Source excerpt |
________

The system passed functional testing used with the following
test case without and with this patch:

git clone https://github.com/hevz/sigaction-test.git
cd sigaction-test
make check

Additionally, use UnixBench syscall to test the performance:

git clone https://github.com/kdlucas/byte-unixbench.git
cd byte-unixbench/UnixBench/
make
pgms/syscall 600

In order to avoid the performance impact, add init=/bin/bash
to the boot cmdline.

Here is the test result, the bigger the better, it shows about
1.2% gain tested with close, getpid and exec [3]:

duration without_this_patch with_this_patch
600 s 626558267 lps 634244079 lps

[1] https://github.com/loongson/Firmware/tree/main/5000Series/PC/A2101
[2] https://github.com/sunhaiyong1978/CLFS-for-LoongArch/releases/tag/5.0
[3] https://github.com/kdlucas/byte-unixbench/blob/master/UnixBench/src/syscall.c

Signed-off-by: Tiezhu Yang <[email protected]>
---
arch/loongarch/include/asm/stackframe.h | 5 +++++
arch/loongarch/kernel/entry.S | 15 +++++++++++++++
2 files changed, 20 insertions(+)

________

Dataset excerpt |

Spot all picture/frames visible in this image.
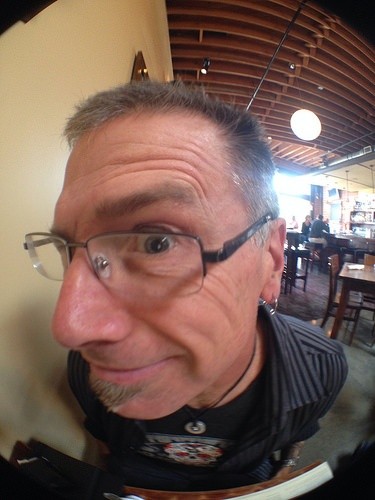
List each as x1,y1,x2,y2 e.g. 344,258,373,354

________

Exercise task |
Please check each statement against the patch description and answer yes or no, quoting the words of the description that decide it. (a) The syscall benchmark ran for 600 seconds. (b) The patch touches three files. (c) In the reported result, a smaller number is better.

Completed task |
(a) Yes: "600 s"
(b) No: "2 files changed, 20 insertions(+)"
(c) No: "the bigger the better"